If the initial color image is made on negative film, which has a far greater contrast range than color transparencies (a range that virtually equals black-and-white negatives), the three-channel breakdown can be applied to the scanned negative. Different scanners, however, have different responses to the orange cast of the color negative, so a great deal of manipulation may be required to get the effect you want. Through careful calibration of your scanner, computer, and printer (or a commercial printer, if you’re using one), you can overcome most, or all, of the potential problems caused by the negative’s orange cast.

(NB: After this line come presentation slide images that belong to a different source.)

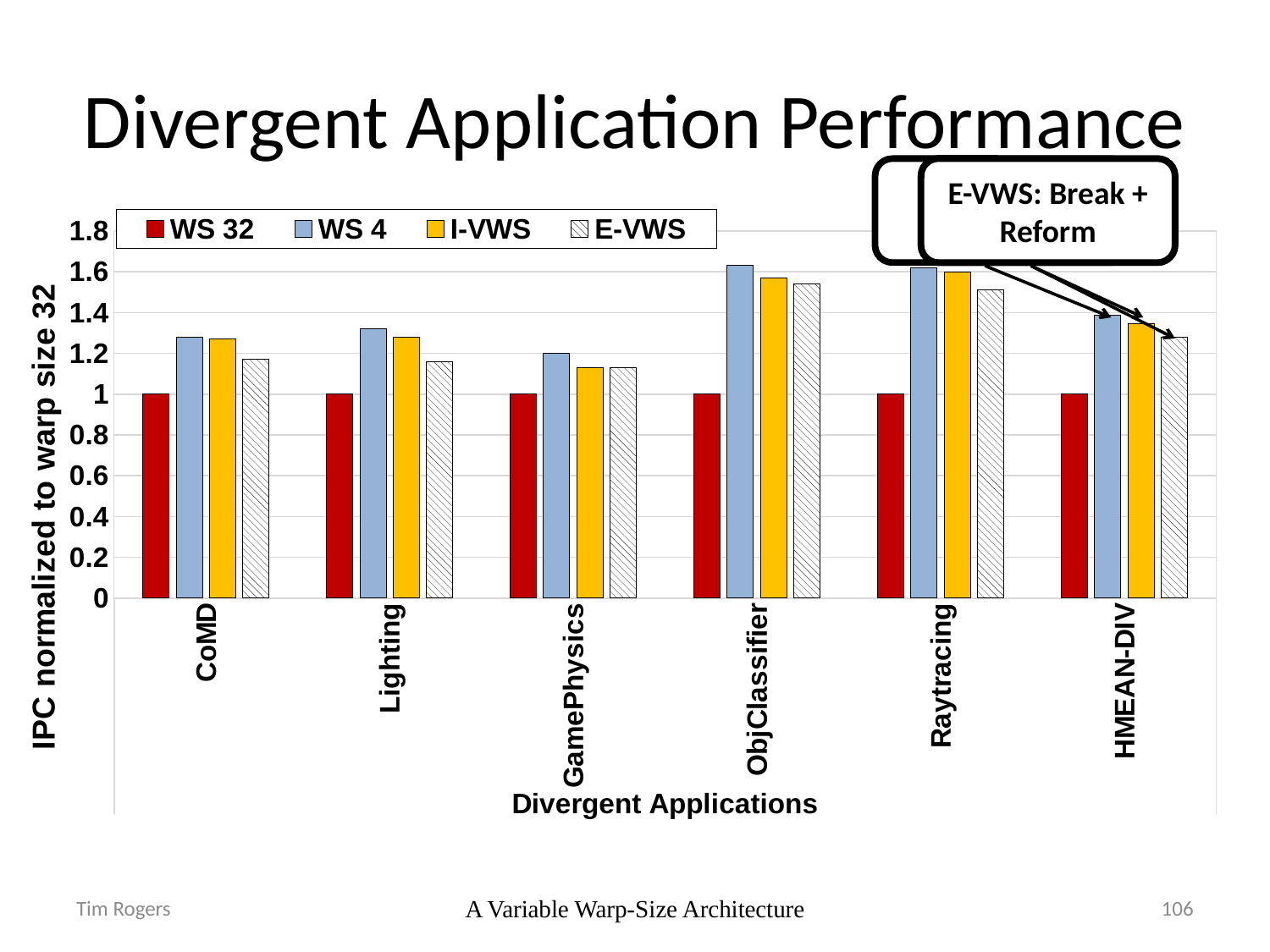
Which application has the lowest WS 4 value? GamePhysics Is the I-VWS value for GamePhysics greater or less than 1.2? less How many application categories are shown on the x axis? 6 For ObjClassifier, which is larger: the WS 4 value or the E-VWS value? WS 4 What is the title of the chart's y axis? IPC normalized to warp size 32 What is the value of the WS 32 bar for CoMD? 1 Is the WS 4 value for ObjClassifier greater or less than 1.4? greater How many series does the legend list? 4 Is the WS 4 value for Lighting greater or less than 1.2? greater What kind of chart is shown on the slide? bar chart What text is in the callout box pointing at the HMEAN-DIV bars? E-VWS: Break + Reform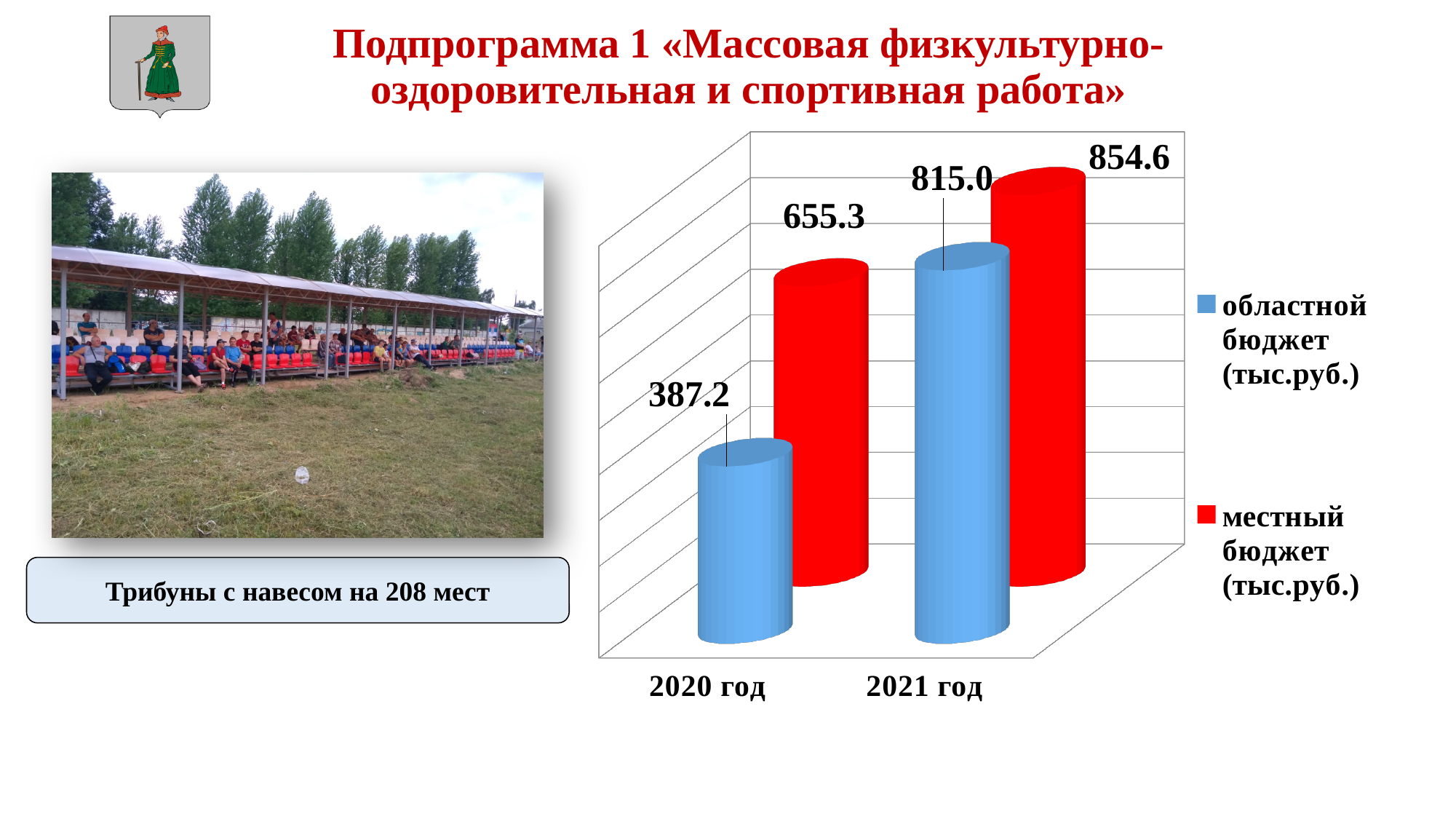
What is the value for местный бюджет in 2020 год? 655.3 Which year has the highest value for областной бюджет? 2021 год What is the difference between the местный бюджет values for 2021 год and 2020 год? 199.3 Which series has the lowest value in 2020 год? областной бюджет (тыс.руб.) What is the difference between the областной бюджет values for 2021 год and 2020 год? 427.8 What is the value for областной бюджет in 2020 год? 387.2 How many years are shown on the x axis of the chart? 2 What is the value for областной бюджет in 2021 год? 815.0 Which is larger in 2020 год: областной бюджет or местный бюджет? местный бюджет What is the value for местный бюджет in 2021 год? 854.6 How many series does the chart legend list? 2 Does the value for местный бюджет rise or fall from 2020 год to 2021 год? rise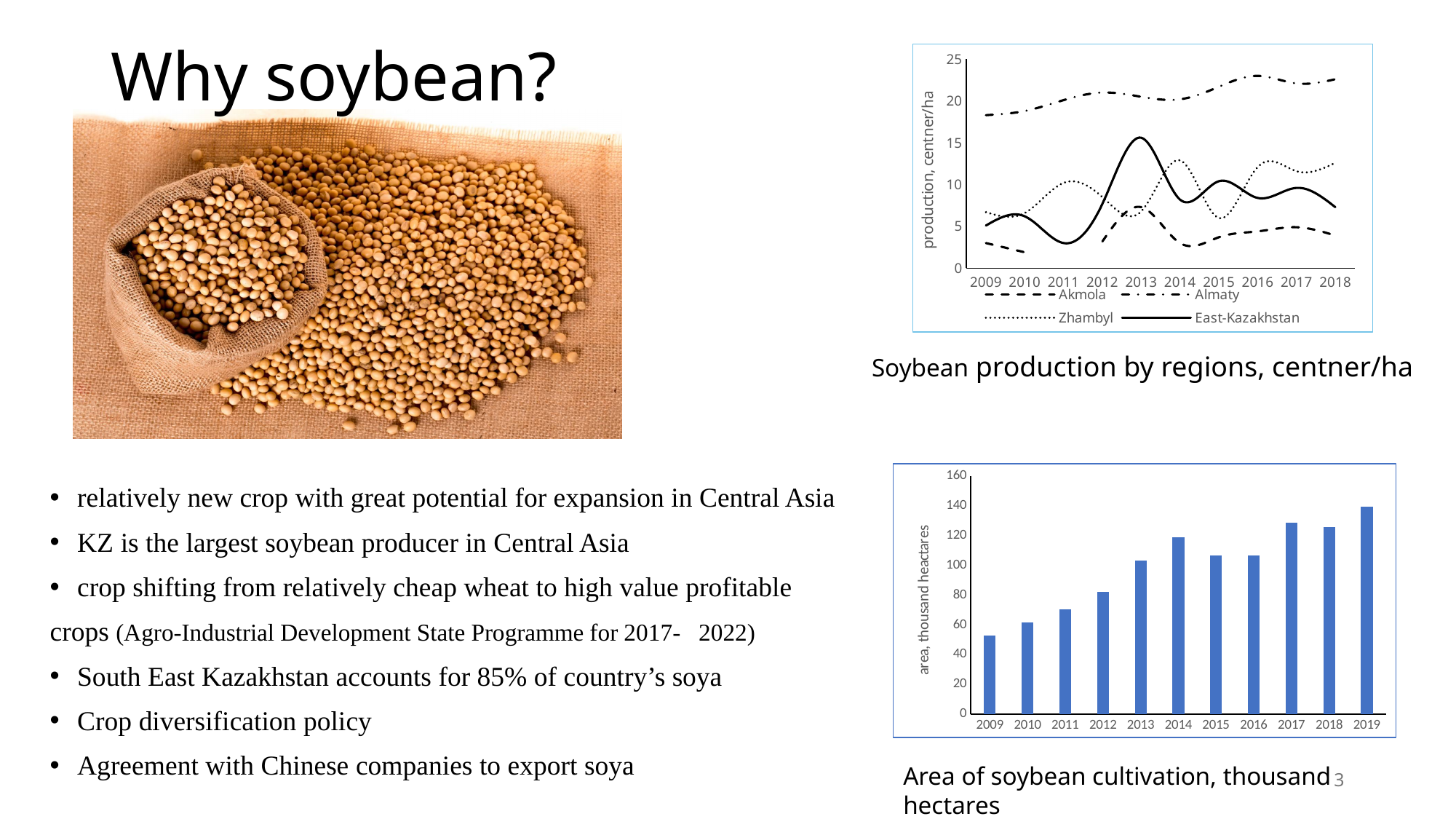
What kind of chart is the 'Area of soybean cultivation, thousand hectares' chart? bar chart In the 'Soybean production by regions' chart, which region has the highest production in 2018? Almaty In the 'Soybean production by regions' chart, what is the label of the y axis? production, centner/ha In the 'Area of soybean cultivation' chart, is the value for 2009 greater or less than 60? less In the 'Area of soybean cultivation' chart, is the value for 2019 greater or less than 120? greater In the 'Area of soybean cultivation' chart, which is larger, the value for 2013 or the value for 2014? 2014 In the 'Area of soybean cultivation' chart, which year has the highest value? 2019 In the 'Soybean production by regions' chart, how many series does the legend list? 4 What kind of chart is the 'Soybean production by regions, centner/ha' chart? line chart In the 'Area of soybean cultivation' chart, how many years are shown on the x axis? 11 In the 'Area of soybean cultivation' chart, which year has the lowest value? 2009 In the 'Soybean production by regions' chart, is the value for Almaty in 2018 greater or less than 20? greater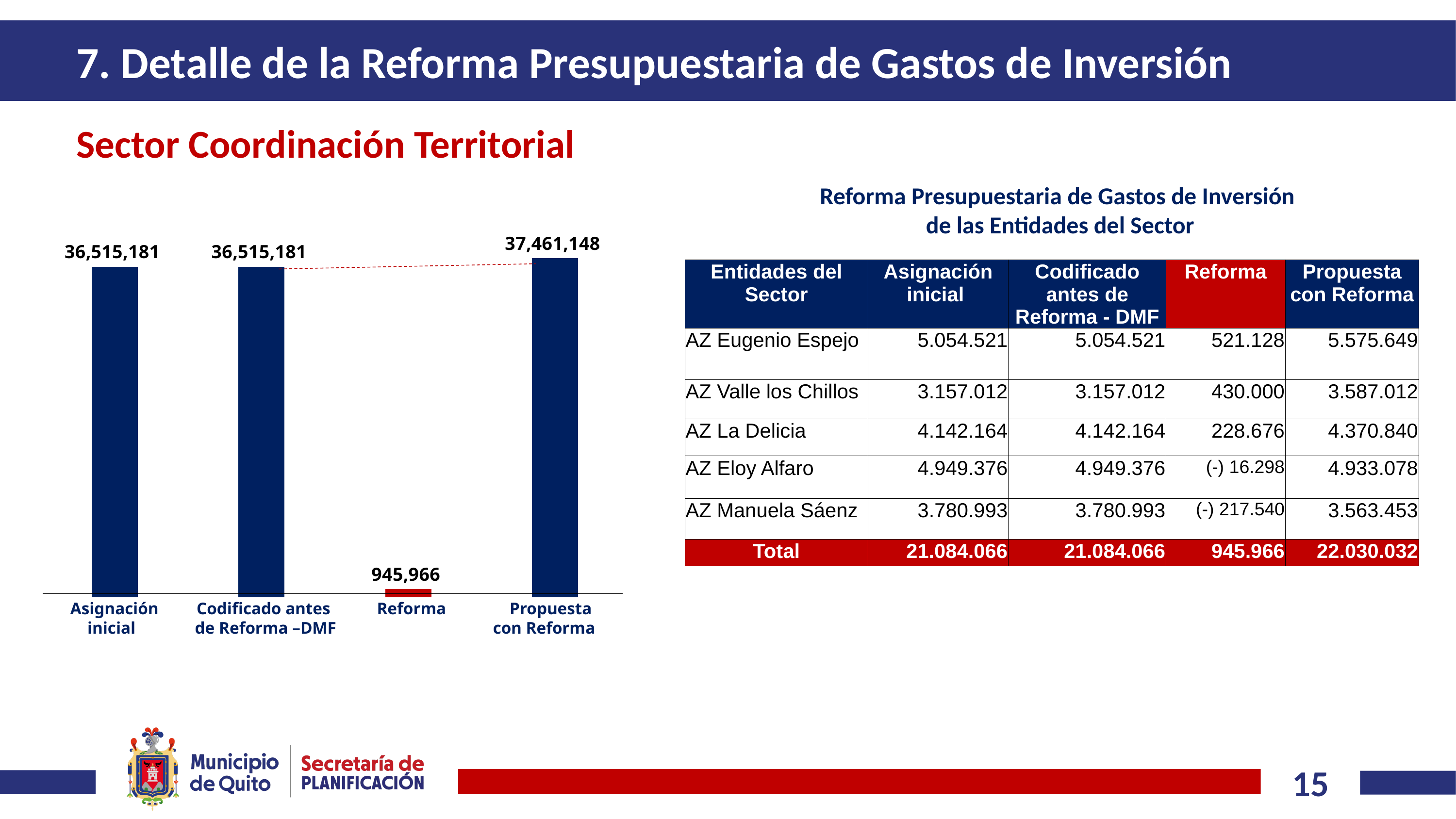
Which category has the lowest value in the chart? Reforma What is the value of the Reforma bar in the chart? 945,966 What colour is the Reforma bar in the chart? Red What is the value of the Asignación inicial bar in the chart? 36,515,181 Do the Asignación inicial and Codificado antes de Reforma –DMF bars have the same value? Yes What type of chart is shown on the slide? Bar chart How many bars are shown in the chart? 4 What is the value of the Propuesta con Reforma bar in the chart? 37,461,148 Which category has the highest value in the chart? Propuesta con Reforma Which is larger in the chart, Propuesta con Reforma or Asignación inicial? Propuesta con Reforma What is the difference between the Propuesta con Reforma bar and the Codificado antes de Reforma –DMF bar? 945,967 What is the value of the Codificado antes de Reforma –DMF bar in the chart? 36,515,181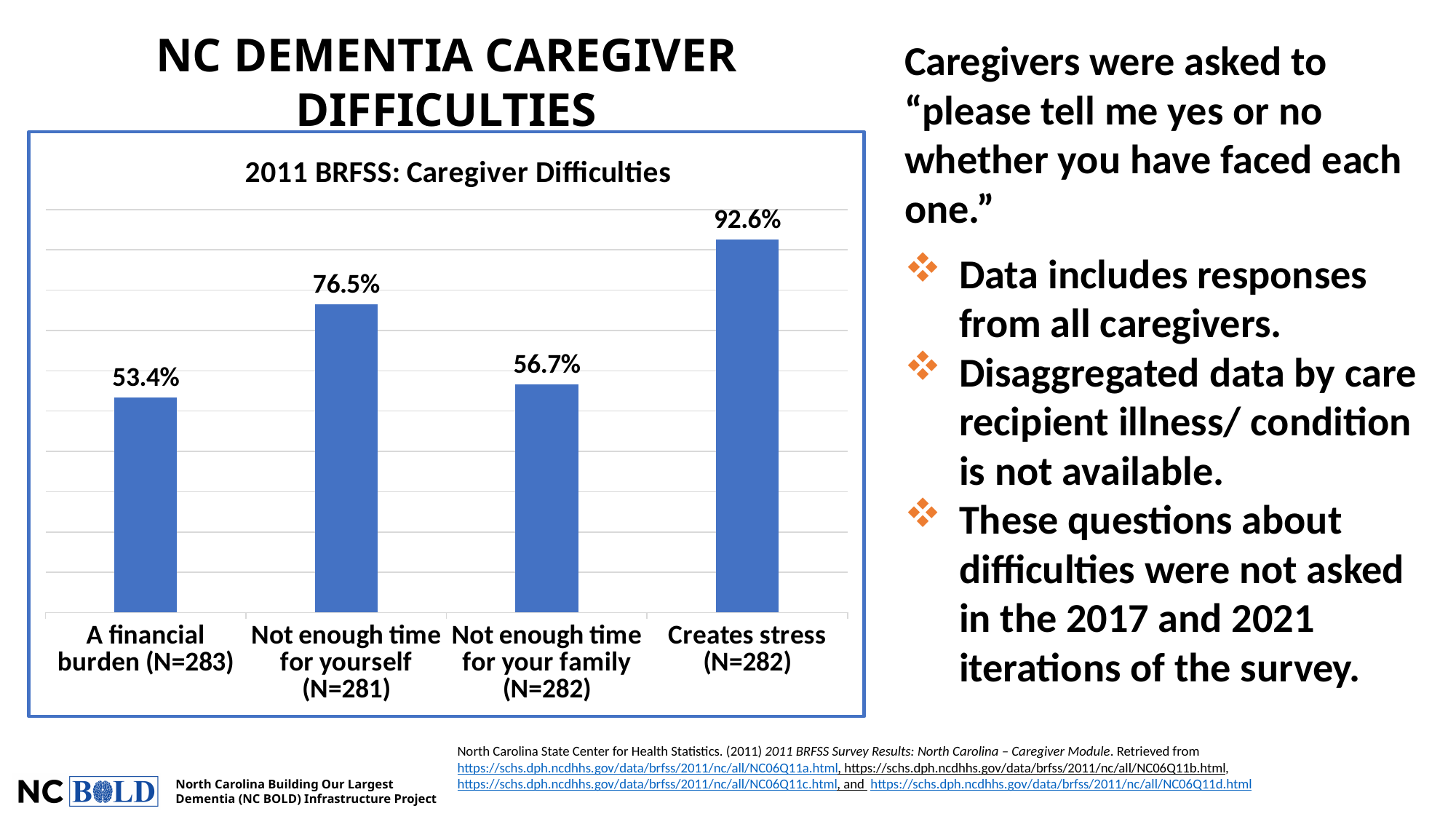
How many caregiver difficulty categories are shown in the chart? 4 Which caregiver difficulty has the lowest percentage? A financial burden (N=283) What is the difference between "Not enough time for yourself" and "Not enough time for your family"? 19.8% What is the difference between the percentage for "Creates stress" and the percentage for "A financial burden"? 39.2% Which caregiver difficulty has the highest percentage? Creates stress (N=282) What type of chart is used to show the caregiver difficulties? Bar chart What percentage of caregivers reported that caregiving creates stress? 92.6% What percentage of caregivers reported not enough time for yourself? 76.5% What is the title of the chart inside the blue border? 2011 BRFSS: Caregiver Difficulties What is the value for "Not enough time for your family (N=282)"? 56.7% What is the value for "A financial burden (N=283)"? 53.4% Which is larger: the value for "Not enough time for yourself" or the value for "Not enough time for your family"? Not enough time for yourself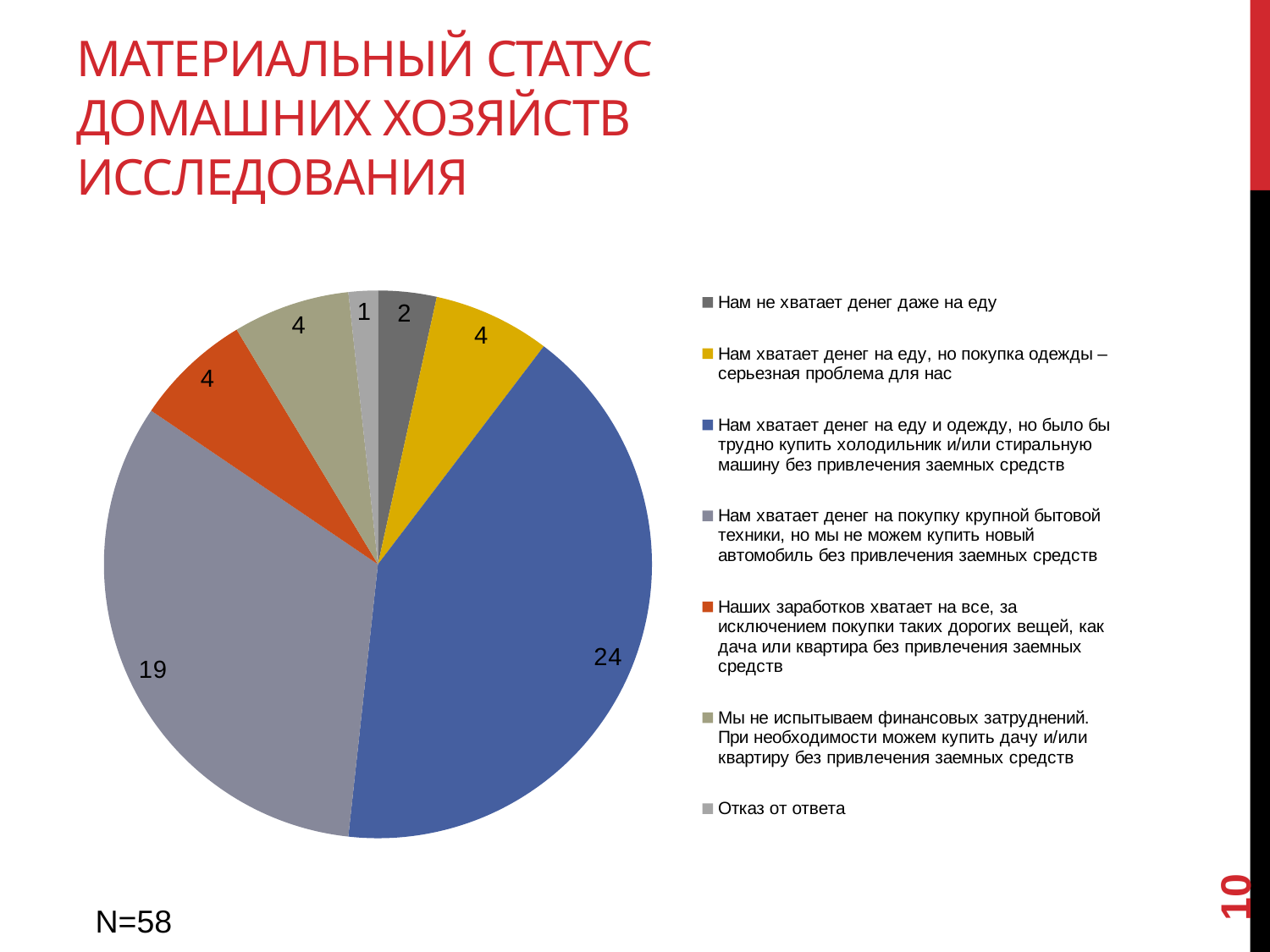
What sample size (N) is stated on the slide? N=58 How many slices does the pie chart have? 7 Which category has the smallest slice of the pie? Отказ от ответа Which category has the largest slice of the pie? Нам хватает денег на еду и одежду, но было бы трудно купить холодильник и/или стиральную машину без привлечения заемных средств What is the difference between the two largest slices (24 and 19)? 5 What is the value for "Нам хватает денег на еду и одежду, но было бы трудно купить холодильник и/или стиральную машину без привлечения заемных средств"? 24 How many entries does the legend list? 7 What is the value for "Отказ от ответа"? 1 Which is larger: the slice for "Нам не хватает денег даже на еду" or the slice for "Нам хватает денег на еду, но покупка одежды – серьезная проблема для нас"? Нам хватает денег на еду, но покупка одежды – серьезная проблема для нас What kind of chart is shown on the slide? pie chart What is the value for "Нам хватает денег на покупку крупной бытовой техники, но мы не можем купить новый автомобиль без привлечения заемных средств"? 19 What is the value for "Нам не хватает денег даже на еду"? 2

For more specific information about filtration via digital means, I recommend consulting other books devoted to that topic.
Infrared Film and Filters
Infrared black-and-white film sees more than the visible spectrum that the eye sees. It goes on into the infrared portion of the EM spectrum, immediately beyond red. Using infrared film can allow the creative photographer some interesting departures from reality. A variety of filters can be used with infrared film to accentuate or subdue the effect that this film imparts.
An infrared filter completely blocks out all visible light, allowing the film to record only the infrared component that is transmitted to the film. Use of such filters with infrared film creates some eye-popping images, both with portraits and landscapes. In portraits, skin tones are rendered in especially milky and unusual tonalities; in landscapes, sunlit foliage often appears blazingly white, as do clouds, while blue skies are rendered intensely black. An infrared filter accentuates this effect to the greatest extent. Of course, since the filter blocks out all visible light, you’ll see nothing if you look through it; it’s as opaque to your eye as a dark slide is for 4 × 5 film holders! But it allows infrared rays to penetrate through.
A #29 dark red filter allows some of the visible light onto the film, creating a nearly complete infrared effect; a #25 red filter allows still more of the visible spectrum through, yet the infrared effect is still quite strong. Going to weaker filters—such as #21 orange, #12 deep yellow, or #8 (K2) light yellow—allows progressively more visible light through to the film, and progressively more subtle infrared effects. As the infrared effect becomes more subtle, the viewer may be unaware that infrared film was used. The leaves on deciduous trees may appear to be bright, perhaps brighter than normal, but almost subliminally so.